Stored dataset items:
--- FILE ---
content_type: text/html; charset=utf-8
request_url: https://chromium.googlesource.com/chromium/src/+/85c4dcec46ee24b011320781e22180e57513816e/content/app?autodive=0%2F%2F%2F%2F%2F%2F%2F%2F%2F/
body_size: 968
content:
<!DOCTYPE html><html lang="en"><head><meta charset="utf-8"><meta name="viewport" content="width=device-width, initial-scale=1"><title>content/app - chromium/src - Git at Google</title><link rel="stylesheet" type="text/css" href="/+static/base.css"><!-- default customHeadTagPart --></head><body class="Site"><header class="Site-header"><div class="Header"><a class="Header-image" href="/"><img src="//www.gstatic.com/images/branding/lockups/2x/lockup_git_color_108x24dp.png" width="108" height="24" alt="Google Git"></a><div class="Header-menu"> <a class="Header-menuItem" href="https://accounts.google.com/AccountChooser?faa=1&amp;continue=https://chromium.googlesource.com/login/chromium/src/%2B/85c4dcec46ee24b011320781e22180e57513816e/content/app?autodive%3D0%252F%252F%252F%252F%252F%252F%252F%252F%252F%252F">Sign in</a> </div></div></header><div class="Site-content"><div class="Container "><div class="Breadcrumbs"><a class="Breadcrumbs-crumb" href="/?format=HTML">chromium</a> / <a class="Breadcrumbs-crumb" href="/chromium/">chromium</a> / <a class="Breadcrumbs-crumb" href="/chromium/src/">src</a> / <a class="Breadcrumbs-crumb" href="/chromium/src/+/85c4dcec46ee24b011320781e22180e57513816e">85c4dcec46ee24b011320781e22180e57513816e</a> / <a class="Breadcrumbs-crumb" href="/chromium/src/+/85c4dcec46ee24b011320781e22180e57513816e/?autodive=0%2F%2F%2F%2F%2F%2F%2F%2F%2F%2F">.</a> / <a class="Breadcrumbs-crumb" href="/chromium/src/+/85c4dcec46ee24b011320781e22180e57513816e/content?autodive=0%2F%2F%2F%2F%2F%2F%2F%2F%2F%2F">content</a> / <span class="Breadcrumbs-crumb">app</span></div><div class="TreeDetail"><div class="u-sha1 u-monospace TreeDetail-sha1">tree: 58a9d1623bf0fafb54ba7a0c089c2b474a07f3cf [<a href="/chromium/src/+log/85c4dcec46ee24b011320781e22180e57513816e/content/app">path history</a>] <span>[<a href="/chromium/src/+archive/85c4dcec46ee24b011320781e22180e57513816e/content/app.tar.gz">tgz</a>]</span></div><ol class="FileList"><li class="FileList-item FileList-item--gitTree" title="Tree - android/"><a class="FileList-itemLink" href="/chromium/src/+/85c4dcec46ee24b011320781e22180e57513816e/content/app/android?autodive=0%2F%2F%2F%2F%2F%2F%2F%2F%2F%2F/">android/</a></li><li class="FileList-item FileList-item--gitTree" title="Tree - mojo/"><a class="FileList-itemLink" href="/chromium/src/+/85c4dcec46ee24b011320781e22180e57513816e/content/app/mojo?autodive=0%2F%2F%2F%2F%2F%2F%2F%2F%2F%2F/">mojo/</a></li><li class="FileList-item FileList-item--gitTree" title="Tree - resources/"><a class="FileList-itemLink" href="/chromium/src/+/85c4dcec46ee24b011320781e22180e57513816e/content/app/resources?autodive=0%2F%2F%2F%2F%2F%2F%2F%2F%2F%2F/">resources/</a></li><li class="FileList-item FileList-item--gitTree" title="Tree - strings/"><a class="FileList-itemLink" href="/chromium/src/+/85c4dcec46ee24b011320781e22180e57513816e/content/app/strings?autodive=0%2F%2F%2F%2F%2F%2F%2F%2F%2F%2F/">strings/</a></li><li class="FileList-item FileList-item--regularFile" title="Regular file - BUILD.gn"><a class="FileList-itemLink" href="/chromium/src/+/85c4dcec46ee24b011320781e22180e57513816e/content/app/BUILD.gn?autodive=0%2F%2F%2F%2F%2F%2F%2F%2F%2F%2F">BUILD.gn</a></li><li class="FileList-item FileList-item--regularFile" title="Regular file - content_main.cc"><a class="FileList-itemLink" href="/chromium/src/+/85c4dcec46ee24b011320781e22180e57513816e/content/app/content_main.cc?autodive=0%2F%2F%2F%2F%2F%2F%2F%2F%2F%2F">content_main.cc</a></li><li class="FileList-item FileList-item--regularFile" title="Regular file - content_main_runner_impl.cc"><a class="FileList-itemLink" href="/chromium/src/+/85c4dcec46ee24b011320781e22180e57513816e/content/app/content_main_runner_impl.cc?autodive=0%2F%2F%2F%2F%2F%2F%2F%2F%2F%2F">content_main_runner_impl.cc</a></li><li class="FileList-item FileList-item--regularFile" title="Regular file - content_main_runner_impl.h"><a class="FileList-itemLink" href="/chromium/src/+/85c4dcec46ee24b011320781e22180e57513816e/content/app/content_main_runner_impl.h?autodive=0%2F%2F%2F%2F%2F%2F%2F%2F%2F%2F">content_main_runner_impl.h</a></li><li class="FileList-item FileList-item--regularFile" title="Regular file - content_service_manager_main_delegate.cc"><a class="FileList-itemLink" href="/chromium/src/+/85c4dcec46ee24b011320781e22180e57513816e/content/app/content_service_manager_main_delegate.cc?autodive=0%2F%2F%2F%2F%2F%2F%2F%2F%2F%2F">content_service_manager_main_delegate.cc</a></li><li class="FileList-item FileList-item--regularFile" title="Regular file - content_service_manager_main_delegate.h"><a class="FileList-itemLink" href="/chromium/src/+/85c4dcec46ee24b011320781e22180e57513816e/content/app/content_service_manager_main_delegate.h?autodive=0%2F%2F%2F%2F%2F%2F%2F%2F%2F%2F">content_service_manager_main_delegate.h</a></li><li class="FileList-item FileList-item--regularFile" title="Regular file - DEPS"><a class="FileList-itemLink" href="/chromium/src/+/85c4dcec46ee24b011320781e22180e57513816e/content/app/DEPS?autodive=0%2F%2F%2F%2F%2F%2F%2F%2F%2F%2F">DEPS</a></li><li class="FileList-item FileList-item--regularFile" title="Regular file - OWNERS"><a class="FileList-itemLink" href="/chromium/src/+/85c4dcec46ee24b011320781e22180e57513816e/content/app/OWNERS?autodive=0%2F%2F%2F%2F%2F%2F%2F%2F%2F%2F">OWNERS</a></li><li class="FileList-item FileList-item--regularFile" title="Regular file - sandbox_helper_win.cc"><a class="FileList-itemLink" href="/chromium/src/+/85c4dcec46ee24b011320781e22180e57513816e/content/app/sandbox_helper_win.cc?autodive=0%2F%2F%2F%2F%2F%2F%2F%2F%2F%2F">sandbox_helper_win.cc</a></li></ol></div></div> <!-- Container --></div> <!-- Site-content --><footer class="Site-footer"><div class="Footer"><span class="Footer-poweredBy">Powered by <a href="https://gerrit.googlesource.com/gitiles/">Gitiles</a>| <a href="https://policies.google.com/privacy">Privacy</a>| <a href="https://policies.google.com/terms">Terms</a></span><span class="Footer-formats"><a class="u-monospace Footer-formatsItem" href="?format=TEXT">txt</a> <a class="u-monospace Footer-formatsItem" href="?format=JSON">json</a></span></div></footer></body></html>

### WHAT YOU ARE ASKED TO DO:
Transcribe each entry word for word.

### RESULT BELOW:
--- FILE ---
content_type: text/html; charset=utf-8
request_url: https://chromium.googlesource.com/chromium/src/+/85c4dcec46ee24b011320781e22180e57513816e/content/app?autodive=0%2F%2F%2F%2F%2F%2F%2F%2F%2F/
body_size: 968
content:
<!DOCTYPE html><html lang="en"><head><meta charset="utf-8"><meta name="viewport" content="width=device-width, initial-scale=1"><title>content/app - chromium/src - Git at Google</title><link rel="stylesheet" type="text/css" href="/+static/base.css"><!-- default customHeadTagPart --></head><body class="Site"><header class="Site-header"><div class="Header"><a class="Header-image" href="/"><img src="//www.gstatic.com/images/branding/lockups/2x/lockup_git_color_108x24dp.png" width="108" height="24" alt="Google Git"></a><div class="Header-menu"> <a class="Header-menuItem" href="https://accounts.google.com/AccountChooser?faa=1&amp;continue=https://chromium.googlesource.com/login/chromium/src/%2B/85c4dcec46ee24b011320781e22180e57513816e/content/app?autodive%3D0%252F%252F%252F%252F%252F%252F%252F%252F%252F%252F">Sign in</a> </div></div></header><div class="Site-content"><div class="Container "><div class="Breadcrumbs"><a class="Breadcrumbs-crumb" href="/?format=HTML">chromium</a> / <a class="Breadcrumbs-crumb" href="/chromium/">chromium</a> / <a class="Breadcrumbs-crumb" href="/chromium/src/">src</a> / <a class="Breadcrumbs-crumb" href="/chromium/src/+/85c4dcec46ee24b011320781e22180e57513816e">85c4dcec46ee24b011320781e22180e57513816e</a> / <a class="Breadcrumbs-crumb" href="/chromium/src/+/85c4dcec46ee24b011320781e22180e57513816e/?autodive=0%2F%2F%2F%2F%2F%2F%2F%2F%2F%2F">.</a> / <a class="Breadcrumbs-crumb" href="/chromium/src/+/85c4dcec46ee24b011320781e22180e57513816e/content?autodive=0%2F%2F%2F%2F%2F%2F%2F%2F%2F%2F">content</a> / <span class="Breadcrumbs-crumb">app</span></div><div class="TreeDetail"><div class="u-sha1 u-monospace TreeDetail-sha1">tree: 58a9d1623bf0fafb54ba7a0c089c2b474a07f3cf [<a href="/chromium/src/+log/85c4dcec46ee24b011320781e22180e57513816e/content/app">path history</a>] <span>[<a href="/chromium/src/+archive/85c4dcec46ee24b011320781e22180e57513816e/content/app.tar.gz">tgz</a>]</span></div><ol class="FileList"><li class="FileList-item FileList-item--gitTree" title="Tree - android/"><a class="FileList-itemLink" href="/chromium/src/+/85c4dcec46ee24b011320781e22180e57513816e/content/app/android?autodive=0%2F%2F%2F%2F%2F%2F%2F%2F%2F%2F/">android/</a></li><li class="FileList-item FileList-item--gitTree" title="Tree - mojo/"><a class="FileList-itemLink" href="/chromium/src/+/85c4dcec46ee24b011320781e22180e57513816e/content/app/mojo?autodive=0%2F%2F%2F%2F%2F%2F%2F%2F%2F%2F/">mojo/</a></li><li class="FileList-item FileList-item--gitTree" title="Tree - resources/"><a class="FileList-itemLink" href="/chromium/src/+/85c4dcec46ee24b011320781e22180e57513816e/content/app/resources?autodive=0%2F%2F%2F%2F%2F%2F%2F%2F%2F%2F/">resources/</a></li><li class="FileList-item FileList-item--gitTree" title="Tree - strings/"><a class="FileList-itemLink" href="/chromium/src/+/85c4dcec46ee24b011320781e22180e57513816e/content/app/strings?autodive=0%2F%2F%2F%2F%2F%2F%2F%2F%2F%2F/">strings/</a></li><li class="FileList-item FileList-item--regularFile" title="Regular file - BUILD.gn"><a class="FileList-itemLink" href="/chromium/src/+/85c4dcec46ee24b011320781e22180e57513816e/content/app/BUILD.gn?autodive=0%2F%2F%2F%2F%2F%2F%2F%2F%2F%2F">BUILD.gn</a></li><li class="FileList-item FileList-item--regularFile" title="Regular file - content_main.cc"><a class="FileList-itemLink" href="/chromium/src/+/85c4dcec46ee24b011320781e22180e57513816e/content/app/content_main.cc?autodive=0%2F%2F%2F%2F%2F%2F%2F%2F%2F%2F">content_main.cc</a></li><li class="FileList-item FileList-item--regularFile" title="Regular file - content_main_runner_impl.cc"><a class="FileList-itemLink" href="/chromium/src/+/85c4dcec46ee24b011320781e22180e57513816e/content/app/content_main_runner_impl.cc?autodive=0%2F%2F%2F%2F%2F%2F%2F%2F%2F%2F">content_main_runner_impl.cc</a></li><li class="FileList-item FileList-item--regularFile" title="Regular file - content_main_runner_impl.h"><a class="FileList-itemLink" href="/chromium/src/+/85c4dcec46ee24b011320781e22180e57513816e/content/app/content_main_runner_impl.h?autodive=0%2F%2F%2F%2F%2F%2F%2F%2F%2F%2F">content_main_runner_impl.h</a></li><li class="FileList-item FileList-item--regularFile" title="Regular file - content_service_manager_main_delegate.cc"><a class="FileList-itemLink" href="/chromium/src/+/85c4dcec46ee24b011320781e22180e57513816e/content/app/content_service_manager_main_delegate.cc?autodive=0%2F%2F%2F%2F%2F%2F%2F%2F%2F%2F">content_service_manager_main_delegate.cc</a></li><li class="FileList-item FileList-item--regularFile" title="Regular file - content_service_manager_main_delegate.h"><a class="FileList-itemLink" href="/chromium/src/+/85c4dcec46ee24b011320781e22180e57513816e/content/app/content_service_manager_main_delegate.h?autodive=0%2F%2F%2F%2F%2F%2F%2F%2F%2F%2F">content_service_manager_main_delegate.h</a></li><li class="FileList-item FileList-item--regularFile" title="Regular file - DEPS"><a class="FileList-itemLink" href="/chromium/src/+/85c4dcec46ee24b011320781e22180e57513816e/content/app/DEPS?autodive=0%2F%2F%2F%2F%2F%2F%2F%2F%2F%2F">DEPS</a></li><li class="FileList-item FileList-item--regularFile" title="Regular file - OWNERS"><a class="FileList-itemLink" href="/chromium/src/+/85c4dcec46ee24b011320781e22180e57513816e/content/app/OWNERS?autodive=0%2F%2F%2F%2F%2F%2F%2F%2F%2F%2F">OWNERS</a></li><li class="FileList-item FileList-item--regularFile" title="Regular file - sandbox_helper_win.cc"><a class="FileList-itemLink" href="/chromium/src/+/85c4dcec46ee24b011320781e22180e57513816e/content/app/sandbox_helper_win.cc?autodive=0%2F%2F%2F%2F%2F%2F%2F%2F%2F%2F">sandbox_helper_win.cc</a></li></ol></div></div> <!-- Container --></div> <!-- Site-content --><footer class="Site-footer"><div class="Footer"><span class="Footer-poweredBy">Powered by <a href="https://gerrit.googlesource.com/gitiles/">Gitiles</a>| <a href="https://policies.google.com/privacy">Privacy</a>| <a href="https://policies.google.com/terms">Terms</a></span><span class="Footer-formats"><a class="u-monospace Footer-formatsItem" href="?format=TEXT">txt</a> <a class="u-monospace Footer-formatsItem" href="?format=JSON">json</a></span></div></footer></body></html>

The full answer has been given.